------ Document text ------
Beyond the large analyst houses views on the future of Cloud Computing, there are a number of trends and new variables starting to emerge into the market as of mid-2013. These trends are worth watching in the coming months as the rate of change in Cloud is still extremely rapid both from a pricing and functionality perspective.
The enterprise is still wary of Cloud, though we see increased adoption rates in the U.S., U.K., and parts of Europe, the rest of the world is still somewhat suspicious of, or investigating, Cloud services.
This section is opinion based on several years of market scanning, talking to companies directly, and commenting in the media on Cloud growth.
The Cloud War will continue
Amazon has dropped its Cloud pricing over fifty times in a row in the last few years. It has the lion’s share of the market and is now challenging the older, established global ICT companies both competitively and legally when it thinks it is getting a raw deal.
Every day sees Cloud startups and Cloud deaths in the market, the fringes of the market are cutthroat with companies collapsing, being bought, merging, or simply vanishing overnight.
Microsoft, Rackspace, Google, and other early to market Cloud companies (which is what they are becoming, they are changing their business model) are likely to remain and provide continued competitive tension. Those traditional global ICT companies that do not change their model to Cloud based will suffer and become casualties of the war.
Small to Medium Business will challenge enterprise
Cloud service are most easily adopted by small to medium businesses. This gives the SMB a distinct advantage over established companies that cannot adapt their ICT systems fast enough to compete with the very agile SMB. As yet, the Cloud providers have not exploited this market fully, preferring to target the enterprise as a clear source of revenue.
An SMB, less than 200 staff, has the ability to rapidly deploy competitive technology by tightly managing risk in a smaller environment. That, coupled with the “just do it” attitude of more agile executives in those companies, is starting to see the older business model of large enterprise become irrelevant. The cost model is easily managed using Cloud as a subscription and the SMB does not usually have to deal with older, complex, ICT systems. Cloud gives the SMB instant access to the global market.
The large enterprise is still commonly bound by the shareholder and suffers “short terminism” thinking. An older business model that sees focus put on every quarter rather than the long-term strategic life of the company. Worse, the margins in a large enterprise are high, because the structure demands that everyone, including the shareholder, take a cut. The days of an 80% margin on manufactured ICT products are over, and the SMB is going to lead the charge.
Some traditional Global ICT companies face extinction
Companies that have come late to the Cloud market, or have not yet arrived, are likely to be made extinct. Amazon, Microsoft, Rackspace, Google, and other mature Cloud providers have assured themselves a life in the future. Many other companies are doing one of three things, all of which are delaying the inevitable.
------
To-do list -
[a] Echo the cloud computing text from "The large enterprise" to "lead the charge.".
[b] According to the cloud computing text, what staff size marks a business as an SMB?
[c] Using the cloud computing text, explain why small to medium businesses have an advantage over established companies when it comes to Cloud.
------ Raw data ------
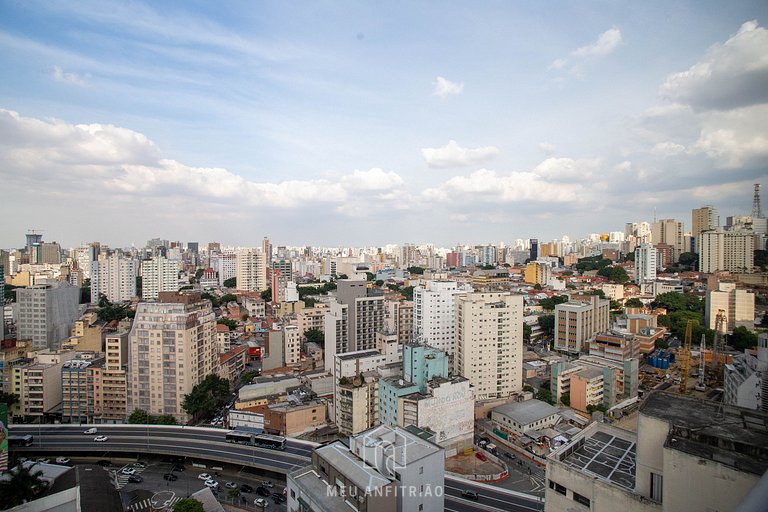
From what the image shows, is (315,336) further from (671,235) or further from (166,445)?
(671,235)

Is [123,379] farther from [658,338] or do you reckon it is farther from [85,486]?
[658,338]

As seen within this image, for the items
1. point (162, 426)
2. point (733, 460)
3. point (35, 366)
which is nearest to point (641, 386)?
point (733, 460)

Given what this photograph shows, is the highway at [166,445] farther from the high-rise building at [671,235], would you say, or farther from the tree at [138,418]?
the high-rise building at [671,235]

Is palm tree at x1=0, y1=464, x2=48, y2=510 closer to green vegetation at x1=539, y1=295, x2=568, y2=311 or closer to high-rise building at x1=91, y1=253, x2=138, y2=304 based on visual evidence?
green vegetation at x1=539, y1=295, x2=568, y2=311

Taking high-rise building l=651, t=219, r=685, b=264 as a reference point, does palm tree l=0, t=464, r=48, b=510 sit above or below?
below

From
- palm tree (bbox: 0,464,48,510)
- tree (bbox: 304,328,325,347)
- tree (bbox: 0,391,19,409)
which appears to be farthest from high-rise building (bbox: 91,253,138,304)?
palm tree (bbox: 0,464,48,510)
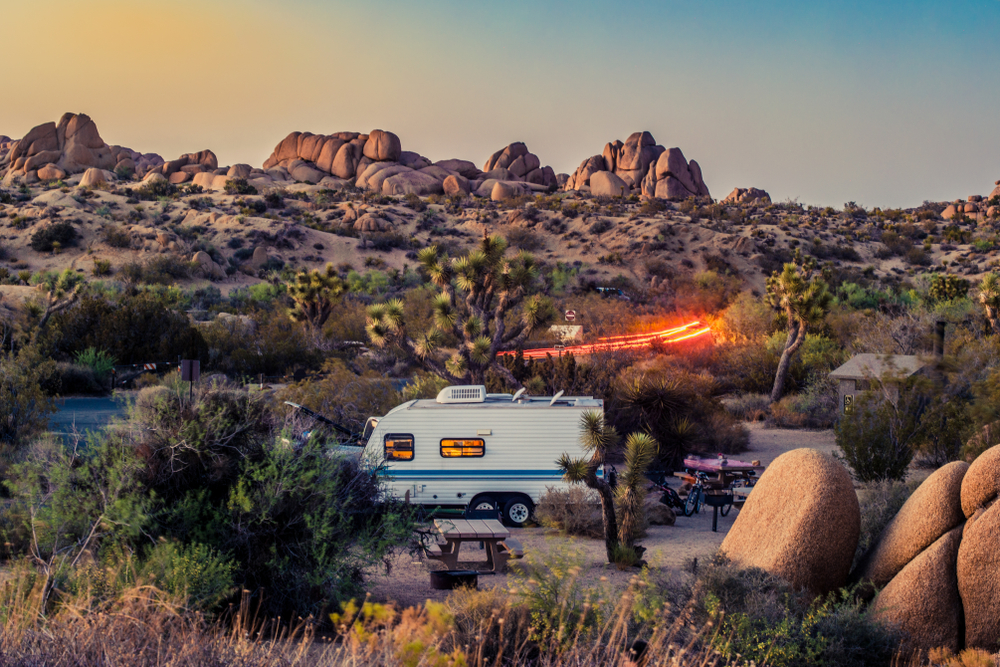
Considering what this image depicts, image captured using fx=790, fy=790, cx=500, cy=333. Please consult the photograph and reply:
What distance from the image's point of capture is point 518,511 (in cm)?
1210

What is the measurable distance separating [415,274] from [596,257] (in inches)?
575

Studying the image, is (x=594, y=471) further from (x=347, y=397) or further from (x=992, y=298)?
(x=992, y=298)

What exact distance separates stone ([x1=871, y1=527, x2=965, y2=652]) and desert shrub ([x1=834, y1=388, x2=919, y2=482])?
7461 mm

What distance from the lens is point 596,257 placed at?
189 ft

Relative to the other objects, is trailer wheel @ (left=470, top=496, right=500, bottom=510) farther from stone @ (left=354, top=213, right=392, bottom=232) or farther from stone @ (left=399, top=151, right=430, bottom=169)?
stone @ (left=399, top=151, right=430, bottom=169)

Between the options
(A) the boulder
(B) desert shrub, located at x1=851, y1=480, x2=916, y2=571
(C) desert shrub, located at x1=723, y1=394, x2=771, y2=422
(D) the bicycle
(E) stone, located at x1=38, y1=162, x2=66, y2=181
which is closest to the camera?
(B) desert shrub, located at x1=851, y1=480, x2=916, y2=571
------
------ Raw data ------
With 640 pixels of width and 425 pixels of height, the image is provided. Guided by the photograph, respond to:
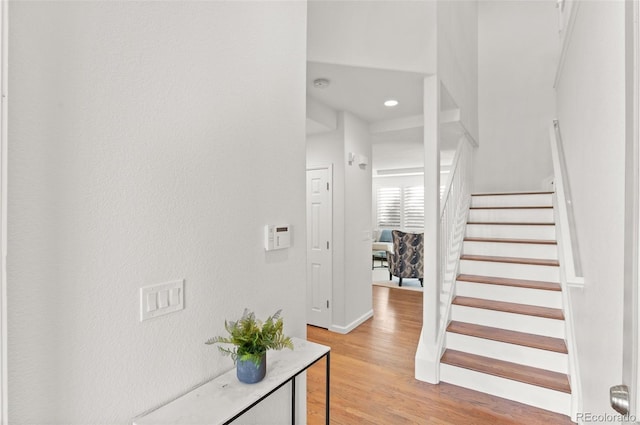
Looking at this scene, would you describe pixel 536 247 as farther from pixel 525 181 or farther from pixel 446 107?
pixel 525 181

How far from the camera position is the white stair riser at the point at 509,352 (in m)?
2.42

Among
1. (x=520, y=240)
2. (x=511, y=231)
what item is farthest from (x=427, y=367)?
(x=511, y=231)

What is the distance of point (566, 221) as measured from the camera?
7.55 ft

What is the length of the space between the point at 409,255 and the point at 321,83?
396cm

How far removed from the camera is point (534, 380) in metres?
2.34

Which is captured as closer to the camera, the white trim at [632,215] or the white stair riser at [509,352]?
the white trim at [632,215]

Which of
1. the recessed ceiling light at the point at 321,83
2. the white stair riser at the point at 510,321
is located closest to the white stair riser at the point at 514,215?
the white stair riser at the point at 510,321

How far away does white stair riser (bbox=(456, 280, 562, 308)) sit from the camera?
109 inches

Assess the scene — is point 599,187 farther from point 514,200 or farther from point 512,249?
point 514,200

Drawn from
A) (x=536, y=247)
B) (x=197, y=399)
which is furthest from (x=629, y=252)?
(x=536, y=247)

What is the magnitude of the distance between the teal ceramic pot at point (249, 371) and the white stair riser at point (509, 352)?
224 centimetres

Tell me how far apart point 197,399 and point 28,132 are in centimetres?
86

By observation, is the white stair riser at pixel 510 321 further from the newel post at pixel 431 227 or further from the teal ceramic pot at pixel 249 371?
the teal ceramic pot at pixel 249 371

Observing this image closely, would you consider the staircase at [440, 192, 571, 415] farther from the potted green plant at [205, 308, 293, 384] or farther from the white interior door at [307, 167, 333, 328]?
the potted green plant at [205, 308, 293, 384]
------
------ Raw data ------
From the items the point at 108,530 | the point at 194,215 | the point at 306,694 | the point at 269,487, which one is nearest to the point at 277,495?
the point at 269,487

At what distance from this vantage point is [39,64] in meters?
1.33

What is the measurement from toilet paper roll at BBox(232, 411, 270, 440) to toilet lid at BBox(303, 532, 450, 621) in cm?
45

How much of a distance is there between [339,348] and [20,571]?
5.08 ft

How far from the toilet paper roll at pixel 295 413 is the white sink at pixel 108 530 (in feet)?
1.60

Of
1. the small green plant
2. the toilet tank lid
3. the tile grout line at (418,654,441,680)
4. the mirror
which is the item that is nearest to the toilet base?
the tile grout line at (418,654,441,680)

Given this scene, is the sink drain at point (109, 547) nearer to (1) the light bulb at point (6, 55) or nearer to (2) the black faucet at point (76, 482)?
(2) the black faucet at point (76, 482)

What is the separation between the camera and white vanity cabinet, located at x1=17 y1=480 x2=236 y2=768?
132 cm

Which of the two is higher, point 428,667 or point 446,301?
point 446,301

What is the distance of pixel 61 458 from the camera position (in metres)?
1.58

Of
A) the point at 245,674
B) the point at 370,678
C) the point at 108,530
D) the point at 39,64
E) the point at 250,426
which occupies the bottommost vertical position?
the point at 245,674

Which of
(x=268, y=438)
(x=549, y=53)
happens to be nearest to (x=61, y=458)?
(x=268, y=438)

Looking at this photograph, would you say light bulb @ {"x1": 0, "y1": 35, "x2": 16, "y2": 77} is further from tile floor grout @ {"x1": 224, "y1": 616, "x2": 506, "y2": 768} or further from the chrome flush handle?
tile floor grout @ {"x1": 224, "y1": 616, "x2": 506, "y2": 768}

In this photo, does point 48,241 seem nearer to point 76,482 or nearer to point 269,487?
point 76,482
------
Answer list -
[a]
The large enterprise is still commonly bound by the shareholder and suffers “short terminism” thinking. An older business model that sees focus put on every quarter rather than the long-term strategic life of the company. Worse, the margins in a large enterprise are high, because the structure demands that everyone, including the shareholder, take a cut. The days of an 80% margin on manufactured ICT products are over, and the SMB is going to lead the charge.

[b] Less than 200 staff.

[c] Cloud services are most easily adopted by small to medium businesses, while established companies cannot adapt their ICT systems fast enough to compete. An SMB can rapidly deploy competitive technology by tightly managing risk in a smaller environment, and it does not usually have to deal with older, complex ICT systems.